Quoted text:
In this article we'll look at how AlwaysOn availability groups combine with Failover Cluster Instances. We'll look individually at Failover Cluster Instance composition, Windows Server Failover Clusters and AlwaysOn availability groups, what they are and how they interact. For the purposes of this article the following are used;
|FCI||A failover cluster instance of SQL Server|
|AO||Always On availability groups, the new SQL Server 2012 feature|
|WSFC||Windows Server Failover Cluster, a feature of the Windows 2008 operating system|
|NIC||Network interface card|
|SAN||Storage area network|
|LUN||Logical unit number|
For many years now Windows Server Failover Clusters and Failover Cluster Instances have been a popular configuration for highly available SQL Servers. Later, with SQL Server 2005 came database mirroring. Although mirroring was limited, it offered an extra level of redundancy. Now with SQL Server 2012, we take a huge leap forward in highly available SQL Servers.
AlwaysOn is the new high availability feature in SQL Server 2012 and provides the ability to create multiple copies of a highly available database. In order for AlwaysOn to provide this level of availability it utilises the functionality within Windows Server Failover Clusters. It doesn't by any means replace Failover Cluster Instances of SQL Server, rather, it shares the use of the core technology presented by the Windows operating system. Just as you could with database mirroring, you have the option to combine an AlwaysOn availability group with a SQL Server Failover Cluster Instance, but it adds a great deal of complexity due to the strict AO implementation rules and the sharing of the Windows operating system failover cluster feature.

Extracted information:
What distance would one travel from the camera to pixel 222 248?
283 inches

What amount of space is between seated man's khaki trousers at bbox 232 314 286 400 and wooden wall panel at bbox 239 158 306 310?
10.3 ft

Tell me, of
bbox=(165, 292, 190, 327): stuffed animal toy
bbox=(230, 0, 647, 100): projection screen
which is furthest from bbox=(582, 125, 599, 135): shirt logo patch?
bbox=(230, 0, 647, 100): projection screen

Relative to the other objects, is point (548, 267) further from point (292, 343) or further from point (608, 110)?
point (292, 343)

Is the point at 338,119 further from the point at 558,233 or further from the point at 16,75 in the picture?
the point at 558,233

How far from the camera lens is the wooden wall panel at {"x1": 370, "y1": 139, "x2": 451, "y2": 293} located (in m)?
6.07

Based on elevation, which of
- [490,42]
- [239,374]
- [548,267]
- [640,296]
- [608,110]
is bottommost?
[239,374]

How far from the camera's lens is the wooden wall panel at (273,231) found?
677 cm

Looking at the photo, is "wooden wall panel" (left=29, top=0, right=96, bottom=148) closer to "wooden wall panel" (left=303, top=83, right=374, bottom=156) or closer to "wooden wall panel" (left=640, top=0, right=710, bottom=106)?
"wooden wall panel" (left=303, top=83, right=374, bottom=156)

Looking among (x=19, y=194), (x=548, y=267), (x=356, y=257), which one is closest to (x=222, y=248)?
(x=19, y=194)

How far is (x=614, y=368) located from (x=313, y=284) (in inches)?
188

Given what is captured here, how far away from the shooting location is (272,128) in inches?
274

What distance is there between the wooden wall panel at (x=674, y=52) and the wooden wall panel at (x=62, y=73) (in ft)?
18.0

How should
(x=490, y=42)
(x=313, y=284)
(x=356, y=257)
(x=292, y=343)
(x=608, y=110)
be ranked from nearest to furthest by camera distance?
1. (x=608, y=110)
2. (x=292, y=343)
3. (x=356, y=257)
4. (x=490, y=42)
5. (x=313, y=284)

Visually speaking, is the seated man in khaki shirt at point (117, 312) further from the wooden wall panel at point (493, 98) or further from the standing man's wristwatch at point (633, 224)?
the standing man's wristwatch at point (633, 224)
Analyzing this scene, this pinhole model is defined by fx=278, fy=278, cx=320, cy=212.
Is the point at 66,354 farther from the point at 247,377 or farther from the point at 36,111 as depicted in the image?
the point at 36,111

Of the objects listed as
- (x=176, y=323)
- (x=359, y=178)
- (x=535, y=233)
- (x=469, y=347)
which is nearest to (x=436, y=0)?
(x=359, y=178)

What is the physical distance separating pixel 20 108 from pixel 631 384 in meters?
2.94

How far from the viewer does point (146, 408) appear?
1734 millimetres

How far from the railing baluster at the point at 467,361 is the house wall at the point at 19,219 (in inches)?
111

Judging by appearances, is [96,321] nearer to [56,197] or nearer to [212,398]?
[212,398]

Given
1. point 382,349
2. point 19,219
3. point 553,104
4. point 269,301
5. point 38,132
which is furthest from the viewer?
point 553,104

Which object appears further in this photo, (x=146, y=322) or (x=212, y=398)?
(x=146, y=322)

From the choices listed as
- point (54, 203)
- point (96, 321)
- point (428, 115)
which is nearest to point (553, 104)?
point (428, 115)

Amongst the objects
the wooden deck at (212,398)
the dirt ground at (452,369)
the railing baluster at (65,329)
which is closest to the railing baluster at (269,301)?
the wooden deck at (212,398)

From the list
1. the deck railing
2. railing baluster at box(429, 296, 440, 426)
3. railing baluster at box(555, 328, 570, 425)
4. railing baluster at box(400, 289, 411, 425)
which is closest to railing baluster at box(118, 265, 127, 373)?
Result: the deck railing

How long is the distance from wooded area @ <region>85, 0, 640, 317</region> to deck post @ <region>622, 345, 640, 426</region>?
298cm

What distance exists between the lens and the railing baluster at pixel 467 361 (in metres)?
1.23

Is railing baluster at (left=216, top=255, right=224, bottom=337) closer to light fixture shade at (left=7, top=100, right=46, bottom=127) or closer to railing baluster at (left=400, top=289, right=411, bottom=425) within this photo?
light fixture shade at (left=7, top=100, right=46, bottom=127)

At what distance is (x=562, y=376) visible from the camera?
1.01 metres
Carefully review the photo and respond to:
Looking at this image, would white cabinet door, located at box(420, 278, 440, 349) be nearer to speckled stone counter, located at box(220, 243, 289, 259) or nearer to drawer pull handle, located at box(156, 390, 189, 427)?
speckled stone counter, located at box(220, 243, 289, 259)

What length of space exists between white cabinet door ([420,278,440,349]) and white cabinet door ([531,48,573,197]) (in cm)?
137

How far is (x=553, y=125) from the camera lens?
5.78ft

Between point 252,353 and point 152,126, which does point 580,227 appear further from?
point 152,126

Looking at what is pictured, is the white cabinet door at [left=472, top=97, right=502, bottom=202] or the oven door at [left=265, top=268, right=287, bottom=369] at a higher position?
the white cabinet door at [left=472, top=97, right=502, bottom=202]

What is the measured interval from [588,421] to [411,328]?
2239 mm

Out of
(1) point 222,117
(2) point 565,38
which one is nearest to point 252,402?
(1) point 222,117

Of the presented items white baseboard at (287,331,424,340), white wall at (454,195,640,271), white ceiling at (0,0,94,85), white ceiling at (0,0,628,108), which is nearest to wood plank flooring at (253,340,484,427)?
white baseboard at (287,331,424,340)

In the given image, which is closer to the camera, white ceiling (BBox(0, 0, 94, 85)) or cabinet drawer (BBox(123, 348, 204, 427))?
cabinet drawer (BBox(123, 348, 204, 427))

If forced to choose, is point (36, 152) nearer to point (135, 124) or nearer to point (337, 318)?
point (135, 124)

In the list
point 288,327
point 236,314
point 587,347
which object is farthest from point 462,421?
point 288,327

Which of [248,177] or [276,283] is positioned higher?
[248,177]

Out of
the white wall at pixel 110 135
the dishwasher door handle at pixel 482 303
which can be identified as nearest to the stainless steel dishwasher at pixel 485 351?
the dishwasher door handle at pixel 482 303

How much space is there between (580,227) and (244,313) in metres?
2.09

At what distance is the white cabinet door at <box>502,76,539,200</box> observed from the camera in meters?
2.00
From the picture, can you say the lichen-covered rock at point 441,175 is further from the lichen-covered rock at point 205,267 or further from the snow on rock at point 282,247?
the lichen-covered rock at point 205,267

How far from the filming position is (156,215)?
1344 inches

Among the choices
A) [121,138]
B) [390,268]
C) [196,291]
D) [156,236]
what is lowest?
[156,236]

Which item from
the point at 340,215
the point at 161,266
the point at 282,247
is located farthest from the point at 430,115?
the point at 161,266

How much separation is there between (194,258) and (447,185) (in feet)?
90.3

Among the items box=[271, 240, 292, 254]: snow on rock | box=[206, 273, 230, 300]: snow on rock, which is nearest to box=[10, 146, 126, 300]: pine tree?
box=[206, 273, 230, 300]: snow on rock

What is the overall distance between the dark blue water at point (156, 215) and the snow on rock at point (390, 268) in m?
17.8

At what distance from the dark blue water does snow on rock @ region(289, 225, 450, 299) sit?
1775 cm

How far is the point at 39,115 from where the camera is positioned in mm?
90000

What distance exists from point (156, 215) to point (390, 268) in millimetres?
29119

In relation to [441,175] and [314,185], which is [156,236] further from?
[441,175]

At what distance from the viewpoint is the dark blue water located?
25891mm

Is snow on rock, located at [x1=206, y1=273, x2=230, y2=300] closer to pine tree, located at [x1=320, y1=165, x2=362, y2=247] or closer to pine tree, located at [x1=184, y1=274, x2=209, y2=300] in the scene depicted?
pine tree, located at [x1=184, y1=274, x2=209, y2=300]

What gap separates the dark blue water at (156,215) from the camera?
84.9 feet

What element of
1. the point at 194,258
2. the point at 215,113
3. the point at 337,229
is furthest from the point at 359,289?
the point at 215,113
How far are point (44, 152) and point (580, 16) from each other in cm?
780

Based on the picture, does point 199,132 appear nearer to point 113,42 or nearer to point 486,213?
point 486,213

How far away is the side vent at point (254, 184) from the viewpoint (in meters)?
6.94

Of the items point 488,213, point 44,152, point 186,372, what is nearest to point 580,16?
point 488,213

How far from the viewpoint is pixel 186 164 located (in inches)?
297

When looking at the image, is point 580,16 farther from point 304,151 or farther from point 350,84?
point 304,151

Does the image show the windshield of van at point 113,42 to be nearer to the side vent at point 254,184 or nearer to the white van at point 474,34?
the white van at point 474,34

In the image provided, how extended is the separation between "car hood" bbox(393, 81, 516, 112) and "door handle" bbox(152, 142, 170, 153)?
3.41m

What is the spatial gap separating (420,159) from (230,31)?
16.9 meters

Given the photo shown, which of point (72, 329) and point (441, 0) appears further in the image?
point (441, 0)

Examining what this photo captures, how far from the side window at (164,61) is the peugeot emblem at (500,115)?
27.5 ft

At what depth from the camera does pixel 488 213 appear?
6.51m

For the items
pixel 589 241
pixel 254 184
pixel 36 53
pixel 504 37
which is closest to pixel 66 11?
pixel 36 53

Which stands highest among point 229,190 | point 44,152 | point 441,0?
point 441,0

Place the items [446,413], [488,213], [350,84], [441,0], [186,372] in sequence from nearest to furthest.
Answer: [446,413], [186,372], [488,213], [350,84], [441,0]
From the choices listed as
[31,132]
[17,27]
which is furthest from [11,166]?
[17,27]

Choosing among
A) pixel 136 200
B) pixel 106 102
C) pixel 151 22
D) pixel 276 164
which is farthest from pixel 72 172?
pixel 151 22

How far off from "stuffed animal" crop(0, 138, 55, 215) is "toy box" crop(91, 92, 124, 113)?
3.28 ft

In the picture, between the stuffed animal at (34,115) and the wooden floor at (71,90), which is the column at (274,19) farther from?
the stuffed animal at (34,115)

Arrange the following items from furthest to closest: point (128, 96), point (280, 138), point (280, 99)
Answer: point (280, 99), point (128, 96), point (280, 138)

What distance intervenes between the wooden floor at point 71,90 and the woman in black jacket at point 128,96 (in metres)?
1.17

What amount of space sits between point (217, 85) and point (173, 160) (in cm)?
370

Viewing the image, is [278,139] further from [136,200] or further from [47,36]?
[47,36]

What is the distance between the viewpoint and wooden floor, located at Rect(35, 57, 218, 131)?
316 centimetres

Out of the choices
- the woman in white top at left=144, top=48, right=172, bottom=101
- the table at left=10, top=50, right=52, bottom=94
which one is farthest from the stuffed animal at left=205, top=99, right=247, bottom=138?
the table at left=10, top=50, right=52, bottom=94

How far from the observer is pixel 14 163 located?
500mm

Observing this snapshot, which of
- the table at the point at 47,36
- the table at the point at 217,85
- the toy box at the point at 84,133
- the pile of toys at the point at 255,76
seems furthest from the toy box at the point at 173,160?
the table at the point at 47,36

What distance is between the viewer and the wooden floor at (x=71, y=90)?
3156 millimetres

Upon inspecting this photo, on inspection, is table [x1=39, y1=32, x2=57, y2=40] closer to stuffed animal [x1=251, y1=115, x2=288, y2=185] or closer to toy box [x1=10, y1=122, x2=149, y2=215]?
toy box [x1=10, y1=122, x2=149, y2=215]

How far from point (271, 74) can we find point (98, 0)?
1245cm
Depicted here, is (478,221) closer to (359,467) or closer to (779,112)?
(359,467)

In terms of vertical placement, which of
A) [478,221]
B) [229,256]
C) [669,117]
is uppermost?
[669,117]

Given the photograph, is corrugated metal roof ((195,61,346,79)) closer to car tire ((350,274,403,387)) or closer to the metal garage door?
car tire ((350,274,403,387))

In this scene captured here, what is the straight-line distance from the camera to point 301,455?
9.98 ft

Requirement A:
Answer these questions using the article on AlwaysOn availability groups:
(i) What does the abbreviation LUN stand for?
(ii) Which SQL Server version brought database mirroring?
(iii) What functionality does AlwaysOn use to provide its level of availability?
Requirement B: Extract these lines word for word from the records: begin at the line that contains "What element of" and stop after the line that contains "16.9 meters".

Written response A:
(i) Logical unit number
(ii) SQL Server 2005
(iii) The functionality within Windows Server Failover Clusters

Written response B:
What element of
1. the point at 194,258
2. the point at 215,113
3. the point at 337,229
is furthest from the point at 359,289?
the point at 215,113
How far are point (44, 152) and point (580, 16) from each other in cm?
780

Based on the picture, does point 199,132 appear nearer to point 113,42 or nearer to point 486,213?
point 486,213

How far away is the side vent at point (254, 184) from the viewpoint (in meters)?
6.94

Of the items point 488,213, point 44,152, point 186,372, what is nearest to point 580,16?
point 488,213

How far from the viewpoint is pixel 186 164 located (in inches)?
297

When looking at the image, is point 580,16 farther from point 304,151 or farther from point 350,84?
point 304,151

Does the image show the windshield of van at point 113,42 to be nearer to the side vent at point 254,184 or nearer to the white van at point 474,34?
the white van at point 474,34

In the image provided, how extended is the separation between "car hood" bbox(393, 81, 516, 112) and "door handle" bbox(152, 142, 170, 153)?
3.41m

What is the spatial gap separating (420,159) from (230,31)?
16.9 meters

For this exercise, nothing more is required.